SwissDataScienceCenter / renku-python

A Python library for the Renku collaborative data science platform.
https://renku-python.readthedocs.io/
Apache License 2.0
37 stars 29 forks source link

cwl: support secondary files in inputs #311

Closed jirikuncar closed 5 years ago

jirikuncar commented 5 years ago

Is your feature request related to a problem? Please describe.

An output is not marked as outdated if script dependencies have changed.

Describe the solution you'd like

Detect dependencies in source script and add them to secondaryFiles section.

(see https://doc.arvados.org/user/cwl/cwl-style.html)

Additional context

Q: How do we want to detect these secondary files (e.g. renku run python script.py ...)?

Q: Do we want users to be able to specify secondary files for a given input file? (renku run --secondary script.py:src/ python script.py)

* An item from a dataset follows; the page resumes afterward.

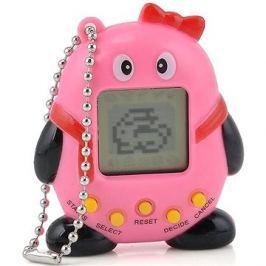Electronic pets – růžové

rokroskar commented 5 years ago

I think users would prefer less cryptic naming here... something like renku run --input src/ --output out/ python script.py

ableuler commented 5 years ago

I'm still reading more on CWL, but here's my current status on this issue:

I don't think that this secondaryFile option will allow us to specify generic non-input dependencies. I have the impression that CWL deliberately chooses not to support this and instead encourages users to write their tools in such a way that all inputs are passed in as arguments.

The secondaryFile option seems to be more like a backdoor to enable very frequent but very specific use cases from bio-informatics, where a bunch of secondaryFiles are piggy-backing on an actual input argument. However, secondaryFile can not exist on their own.

Allowing users to specify secondaryFiles through Renku would certainly be possible. In this case I would suggest to simply assume that if the primary file has not changed, the secondary files won't have changed either. I think this assumption would be very much in the spirit of how secondary files are specified in CWL. But I'm not sure how useful this feature would currently be.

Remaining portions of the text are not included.